Singapore experienced a quarterly growth rate of -0.7% from April to June 2012. However during the same period, inflation rate remained high at about 5%.
Explain why inflation can remain high despite a slowdown in economic growth in Singapore. 
Inflation is a sustained, inordinate and general increase in prices. When this occurs, it implies that the price level has increased over the previous year and this is measured by the consumer price index. Economic growth refers to the growth of the production in term of actual or potential production capacity. Slow economic growth may lead to a fall in real GDP which is the value of GDP in real terms after correcting for inflation.
1) Explain the meaning of slow economic growth and how it occurs
Slow economic growth may arise in the economy due to the following reasons. Firstly, the economy may lack financing in terms of lower tax revenue and reserve built up from previous budget which implies less funds for the government to use to finance their budget, which consequently result in limited government expenditure. Next, the economy may suffer from the loss of export competitiveness due to changing terms of trade or loss of comparative advantage which limits the net export growth of the country. Furthermore, lower business sentiments and consumer confidence may also impact the influence of investment and consumption expenditure on the economy and hence facing slower growth.
2) Explain why slow economic growth will contribute to inflation
With a slow increase in aggregate demand when the economy is at the rising cost condition, demand-pull inflation will ensue. Demand-pull inflation occurs as a result of the rise in aggregate demand, leading to an excess demand condition and a rise in price level, only when the economy is experiencing rising cost condition or full employment condition. As such, even when the economy experiences slow economic growth with moderate increase in aggregate demand, inflationary pressures will arise.

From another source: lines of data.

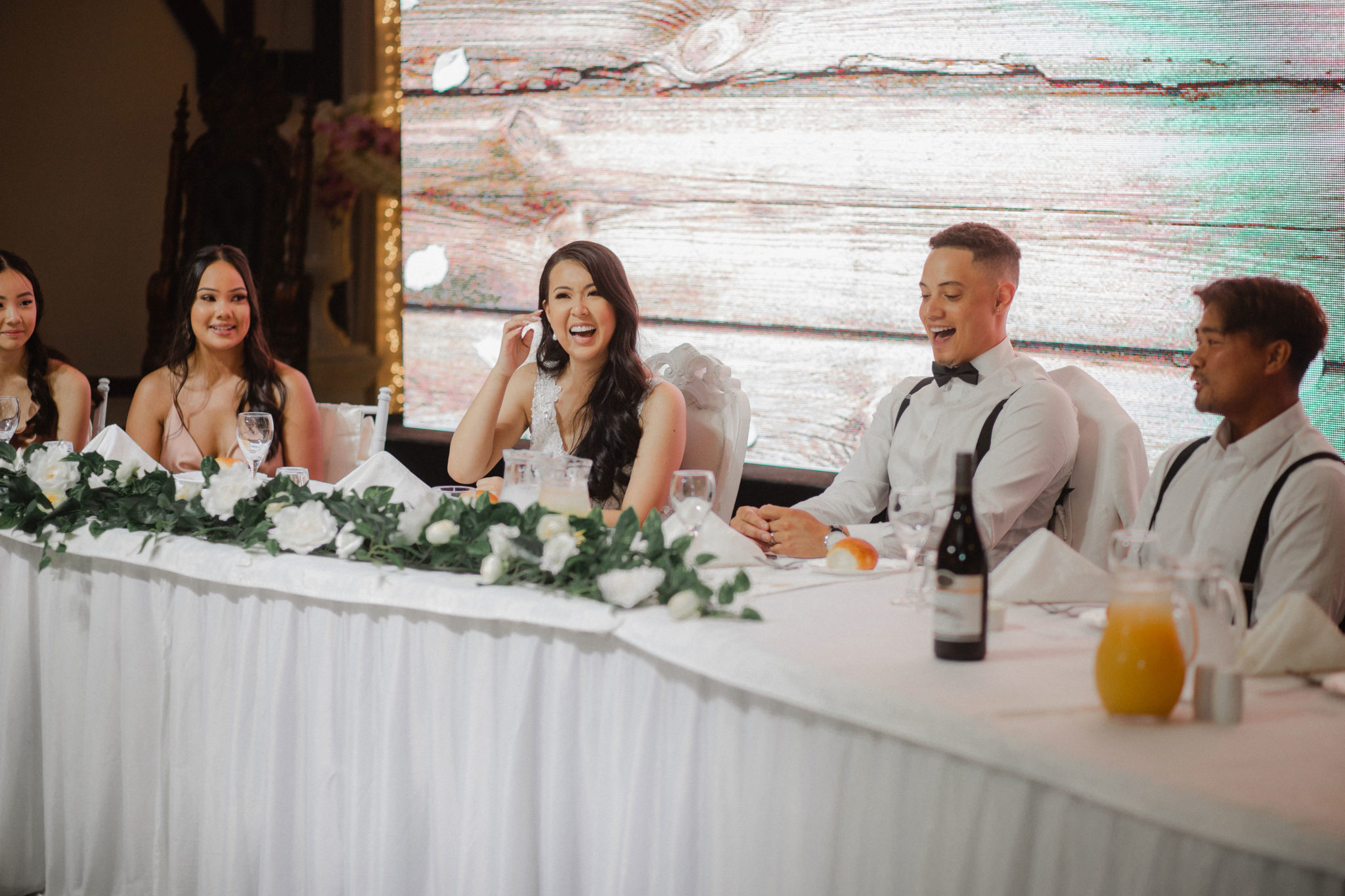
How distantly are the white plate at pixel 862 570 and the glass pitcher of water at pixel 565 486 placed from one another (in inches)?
15.9

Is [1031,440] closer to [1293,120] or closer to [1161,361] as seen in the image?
[1161,361]

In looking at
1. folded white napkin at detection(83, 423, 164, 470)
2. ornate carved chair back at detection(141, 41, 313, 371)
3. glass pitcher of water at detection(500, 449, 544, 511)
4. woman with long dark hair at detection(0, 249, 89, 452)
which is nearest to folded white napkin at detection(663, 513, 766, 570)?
glass pitcher of water at detection(500, 449, 544, 511)

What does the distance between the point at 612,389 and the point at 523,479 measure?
0.86m

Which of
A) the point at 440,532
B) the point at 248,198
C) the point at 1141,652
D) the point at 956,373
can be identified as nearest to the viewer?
the point at 1141,652

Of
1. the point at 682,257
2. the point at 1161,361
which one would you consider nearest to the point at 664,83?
the point at 682,257

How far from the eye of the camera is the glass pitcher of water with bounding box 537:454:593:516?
1812mm

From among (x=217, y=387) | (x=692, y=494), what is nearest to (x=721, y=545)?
(x=692, y=494)

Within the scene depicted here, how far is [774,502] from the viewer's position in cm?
347

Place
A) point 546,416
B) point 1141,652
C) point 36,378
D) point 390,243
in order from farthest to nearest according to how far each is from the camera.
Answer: point 390,243
point 36,378
point 546,416
point 1141,652

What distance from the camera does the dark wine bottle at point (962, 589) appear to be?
133cm

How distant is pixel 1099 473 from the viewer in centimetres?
244

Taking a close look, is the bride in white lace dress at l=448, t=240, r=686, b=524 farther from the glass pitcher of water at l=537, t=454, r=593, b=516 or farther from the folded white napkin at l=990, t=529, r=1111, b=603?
the folded white napkin at l=990, t=529, r=1111, b=603

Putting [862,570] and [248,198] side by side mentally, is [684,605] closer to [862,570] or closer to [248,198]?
[862,570]

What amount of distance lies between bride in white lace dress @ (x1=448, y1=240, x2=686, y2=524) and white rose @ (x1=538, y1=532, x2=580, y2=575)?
2.79ft
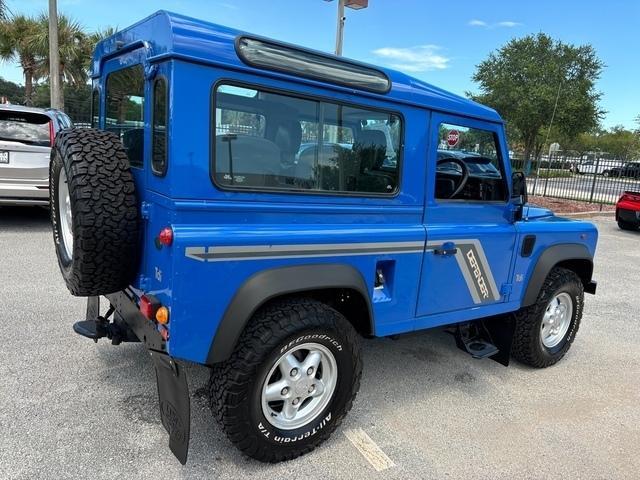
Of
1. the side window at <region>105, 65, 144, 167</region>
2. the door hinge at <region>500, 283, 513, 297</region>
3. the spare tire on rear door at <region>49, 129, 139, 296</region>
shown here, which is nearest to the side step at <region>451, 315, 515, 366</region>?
the door hinge at <region>500, 283, 513, 297</region>

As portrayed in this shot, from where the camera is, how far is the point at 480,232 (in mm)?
3307


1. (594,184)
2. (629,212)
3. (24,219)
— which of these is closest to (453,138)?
(24,219)

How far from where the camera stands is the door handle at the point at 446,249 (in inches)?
121

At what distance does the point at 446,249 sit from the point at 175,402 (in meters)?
1.82

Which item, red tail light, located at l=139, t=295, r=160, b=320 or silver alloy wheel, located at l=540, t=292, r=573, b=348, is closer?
red tail light, located at l=139, t=295, r=160, b=320

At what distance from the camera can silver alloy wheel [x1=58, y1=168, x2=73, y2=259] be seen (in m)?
2.79

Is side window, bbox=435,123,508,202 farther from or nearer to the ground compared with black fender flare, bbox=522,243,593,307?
farther from the ground

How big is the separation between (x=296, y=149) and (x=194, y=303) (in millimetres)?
940

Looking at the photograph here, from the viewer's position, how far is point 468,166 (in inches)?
130

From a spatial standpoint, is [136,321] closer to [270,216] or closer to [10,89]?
[270,216]

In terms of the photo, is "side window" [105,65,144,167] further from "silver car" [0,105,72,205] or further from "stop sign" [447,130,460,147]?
"silver car" [0,105,72,205]

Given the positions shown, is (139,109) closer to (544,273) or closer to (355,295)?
(355,295)

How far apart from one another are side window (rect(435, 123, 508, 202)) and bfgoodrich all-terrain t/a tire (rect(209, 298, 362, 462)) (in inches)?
46.8

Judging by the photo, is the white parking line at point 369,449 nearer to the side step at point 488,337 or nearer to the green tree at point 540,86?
the side step at point 488,337
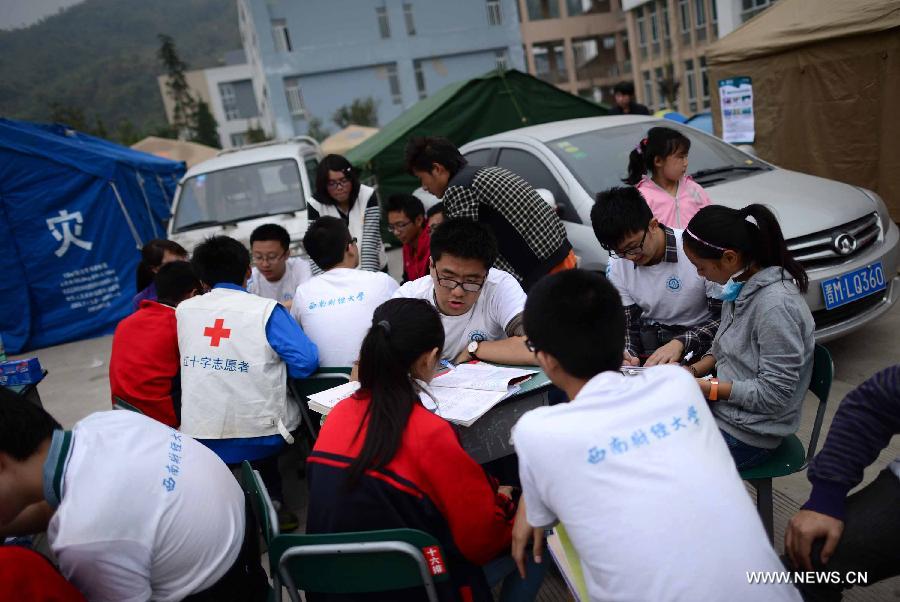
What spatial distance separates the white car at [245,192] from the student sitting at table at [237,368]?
3923mm

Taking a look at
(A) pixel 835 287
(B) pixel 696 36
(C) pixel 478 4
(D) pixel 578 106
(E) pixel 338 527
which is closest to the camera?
(E) pixel 338 527

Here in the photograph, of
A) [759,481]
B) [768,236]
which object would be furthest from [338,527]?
[768,236]

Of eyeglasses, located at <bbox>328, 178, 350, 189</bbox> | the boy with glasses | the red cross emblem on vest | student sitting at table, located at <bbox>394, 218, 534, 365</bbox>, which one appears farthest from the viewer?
eyeglasses, located at <bbox>328, 178, 350, 189</bbox>

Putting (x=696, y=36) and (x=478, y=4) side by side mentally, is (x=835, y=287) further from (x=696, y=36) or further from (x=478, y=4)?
(x=478, y=4)

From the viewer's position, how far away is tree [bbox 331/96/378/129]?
1232 inches

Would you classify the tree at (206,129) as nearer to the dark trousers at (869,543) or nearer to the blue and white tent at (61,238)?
the blue and white tent at (61,238)

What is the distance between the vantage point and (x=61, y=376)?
661cm

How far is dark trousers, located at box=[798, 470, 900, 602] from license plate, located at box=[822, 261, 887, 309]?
6.77ft

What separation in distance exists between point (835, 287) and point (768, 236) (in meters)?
1.67

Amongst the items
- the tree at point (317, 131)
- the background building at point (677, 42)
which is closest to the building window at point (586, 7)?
the background building at point (677, 42)

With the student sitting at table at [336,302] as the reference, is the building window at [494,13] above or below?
above

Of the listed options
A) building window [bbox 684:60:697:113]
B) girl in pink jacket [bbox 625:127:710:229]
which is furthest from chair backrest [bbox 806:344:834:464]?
building window [bbox 684:60:697:113]

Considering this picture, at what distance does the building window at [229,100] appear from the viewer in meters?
50.1

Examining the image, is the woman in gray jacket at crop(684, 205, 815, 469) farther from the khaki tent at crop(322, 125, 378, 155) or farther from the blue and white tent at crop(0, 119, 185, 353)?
the khaki tent at crop(322, 125, 378, 155)
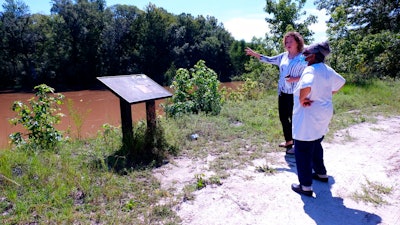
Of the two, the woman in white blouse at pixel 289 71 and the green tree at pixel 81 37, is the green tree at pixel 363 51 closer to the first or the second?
the woman in white blouse at pixel 289 71

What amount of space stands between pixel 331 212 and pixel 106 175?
7.40 feet

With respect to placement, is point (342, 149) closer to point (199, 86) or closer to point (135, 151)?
point (135, 151)

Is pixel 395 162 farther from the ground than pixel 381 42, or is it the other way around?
pixel 381 42

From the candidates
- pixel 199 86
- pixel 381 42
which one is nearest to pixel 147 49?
pixel 381 42

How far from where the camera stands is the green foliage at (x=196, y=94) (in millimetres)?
6945

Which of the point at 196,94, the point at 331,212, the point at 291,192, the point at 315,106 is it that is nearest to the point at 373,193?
the point at 331,212

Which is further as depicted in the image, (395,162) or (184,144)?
(184,144)

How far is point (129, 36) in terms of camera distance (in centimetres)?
4303

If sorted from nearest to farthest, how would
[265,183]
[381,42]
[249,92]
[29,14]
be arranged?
[265,183], [249,92], [381,42], [29,14]

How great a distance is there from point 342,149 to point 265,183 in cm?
172

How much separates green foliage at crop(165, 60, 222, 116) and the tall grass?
93 cm

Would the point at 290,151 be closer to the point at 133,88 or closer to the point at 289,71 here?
the point at 289,71

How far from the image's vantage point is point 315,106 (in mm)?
2787

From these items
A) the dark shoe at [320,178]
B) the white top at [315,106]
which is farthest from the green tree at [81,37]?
the white top at [315,106]
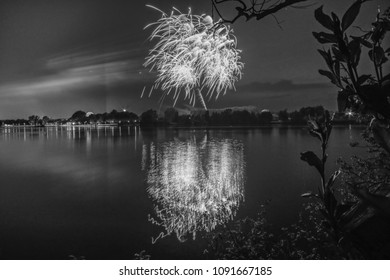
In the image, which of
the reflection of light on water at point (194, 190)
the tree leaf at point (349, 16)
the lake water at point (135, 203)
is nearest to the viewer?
the tree leaf at point (349, 16)

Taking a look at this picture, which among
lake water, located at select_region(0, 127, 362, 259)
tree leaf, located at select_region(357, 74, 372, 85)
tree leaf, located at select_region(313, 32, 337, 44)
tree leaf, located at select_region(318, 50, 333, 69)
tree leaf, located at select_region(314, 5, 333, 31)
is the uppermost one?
tree leaf, located at select_region(314, 5, 333, 31)

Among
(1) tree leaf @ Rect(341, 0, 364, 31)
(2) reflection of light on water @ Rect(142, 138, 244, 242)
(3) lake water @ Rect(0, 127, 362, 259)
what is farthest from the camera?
(2) reflection of light on water @ Rect(142, 138, 244, 242)

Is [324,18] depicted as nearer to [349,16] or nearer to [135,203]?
[349,16]

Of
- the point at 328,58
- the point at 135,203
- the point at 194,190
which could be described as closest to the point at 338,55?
the point at 328,58

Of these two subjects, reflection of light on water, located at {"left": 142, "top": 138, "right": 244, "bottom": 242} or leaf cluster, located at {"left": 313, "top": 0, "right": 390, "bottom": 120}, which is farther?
reflection of light on water, located at {"left": 142, "top": 138, "right": 244, "bottom": 242}

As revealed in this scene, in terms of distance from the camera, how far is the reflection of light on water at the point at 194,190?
694 centimetres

As seen from the diagram, the slow rise in AD from AD₀ to AD1 will lead to an increase in real GDP from Y1 to Y2. However, at the same time, prices will increase from P1 to P2 given the economy is experiencing rising cost condition.
In addition, when the economy is full employment at Y2, the economy will experience an increase in national income in terms of nominal GDP but increase in prices, with no increase in real GDP.
3) Evaluation of the depending factors in the occurrence of inflation when there is slow economic growth
Finally, such a condition of inflation occurring simultaneously with slow economic growth occurs only when there is full employment condition. Furthermore, it depends on prevailing cost condition as any corresponding cost-push inflation will lead to a fall in real GDP instead.
In conclusion, the government should be aware of the increase in prices possibly occurring when there is slow economic growth so as to alleviate both the inflationary impact while stimulating economic growth.